Records for the exercise:
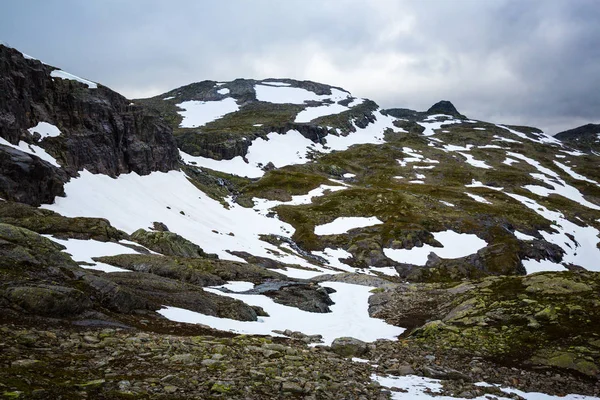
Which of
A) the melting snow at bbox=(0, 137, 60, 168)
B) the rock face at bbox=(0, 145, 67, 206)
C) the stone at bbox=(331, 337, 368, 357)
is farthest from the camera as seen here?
the melting snow at bbox=(0, 137, 60, 168)

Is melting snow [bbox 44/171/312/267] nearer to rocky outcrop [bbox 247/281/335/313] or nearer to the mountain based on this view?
the mountain

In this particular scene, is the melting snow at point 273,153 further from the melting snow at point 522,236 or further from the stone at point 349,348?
the stone at point 349,348

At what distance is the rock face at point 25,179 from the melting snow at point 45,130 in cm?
1526

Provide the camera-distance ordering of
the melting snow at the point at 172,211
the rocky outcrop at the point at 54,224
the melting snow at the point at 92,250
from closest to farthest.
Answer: the melting snow at the point at 92,250, the rocky outcrop at the point at 54,224, the melting snow at the point at 172,211

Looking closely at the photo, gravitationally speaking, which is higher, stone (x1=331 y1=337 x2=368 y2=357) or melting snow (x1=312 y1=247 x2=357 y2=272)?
melting snow (x1=312 y1=247 x2=357 y2=272)

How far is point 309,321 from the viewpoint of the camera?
26516mm

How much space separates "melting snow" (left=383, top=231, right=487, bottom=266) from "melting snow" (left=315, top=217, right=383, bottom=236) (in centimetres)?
1262

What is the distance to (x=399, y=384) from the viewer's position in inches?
524

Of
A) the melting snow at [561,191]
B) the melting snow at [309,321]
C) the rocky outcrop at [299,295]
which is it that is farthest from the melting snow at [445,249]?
the melting snow at [561,191]

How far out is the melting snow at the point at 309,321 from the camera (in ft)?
71.2

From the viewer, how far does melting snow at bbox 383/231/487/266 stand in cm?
7050

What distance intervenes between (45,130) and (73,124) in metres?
6.89

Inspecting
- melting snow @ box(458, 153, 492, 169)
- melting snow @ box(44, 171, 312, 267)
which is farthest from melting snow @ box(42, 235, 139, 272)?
melting snow @ box(458, 153, 492, 169)

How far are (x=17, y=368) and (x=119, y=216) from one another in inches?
1987
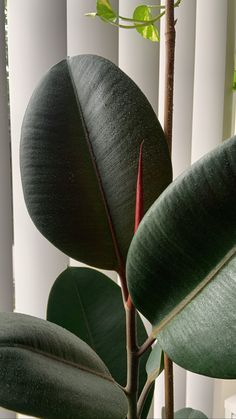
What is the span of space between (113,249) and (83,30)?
0.46 meters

Problem:
Copy every record above word for word, and leave the pictures out of your copy.

Response for this exercise:
Which of
A) the melting snow at bbox=(0, 137, 60, 168)
B) the rock face at bbox=(0, 145, 67, 206)
C) the stone at bbox=(331, 337, 368, 357)
is farthest from the camera as seen here?
the melting snow at bbox=(0, 137, 60, 168)

Is melting snow [bbox 44/171/312/267] nearer to rocky outcrop [bbox 247/281/335/313] or nearer to the mountain based on this view?
the mountain

In this particular scene, is the melting snow at point 273,153 further from the melting snow at point 522,236 or further from the stone at point 349,348?
the stone at point 349,348

At what distance is the rock face at point 25,179 from the melting snow at point 45,130 in cm?
1526

Provide the camera-distance ordering of
the melting snow at the point at 172,211
the rocky outcrop at the point at 54,224
the melting snow at the point at 92,250
from closest to farthest.
Answer: the melting snow at the point at 92,250, the rocky outcrop at the point at 54,224, the melting snow at the point at 172,211

Looking closely at the photo, gravitationally speaking, which is higher, stone (x1=331 y1=337 x2=368 y2=357) or melting snow (x1=312 y1=247 x2=357 y2=272)?
melting snow (x1=312 y1=247 x2=357 y2=272)

How far is point 309,321 from the viewpoint of the camera?
26516mm

How much space separates "melting snow" (left=383, top=231, right=487, bottom=266) from "melting snow" (left=315, top=217, right=383, bottom=236) (in centimetres)?
1262

What is the distance to (x=399, y=384) from the viewer's position in inches?
524

Of
A) the melting snow at [561,191]
B) the melting snow at [309,321]
C) the rocky outcrop at [299,295]
which is it that is farthest from the melting snow at [445,249]?
the melting snow at [561,191]

How far out is the melting snow at the point at 309,321 from the camera (in ft)?
71.2

From the viewer, how far does melting snow at bbox 383/231/487/266 stand in cm?
7050

What distance intervenes between (45,130) and (73,124) in metres?
6.89

Inspecting
- melting snow @ box(458, 153, 492, 169)
- melting snow @ box(44, 171, 312, 267)
which is farthest from melting snow @ box(42, 235, 139, 272)?
melting snow @ box(458, 153, 492, 169)

How far are (x=17, y=368) and (x=119, y=216) from one another in inches?
1987
What is the span of space between (113,249) and (83,30)?
0.46 meters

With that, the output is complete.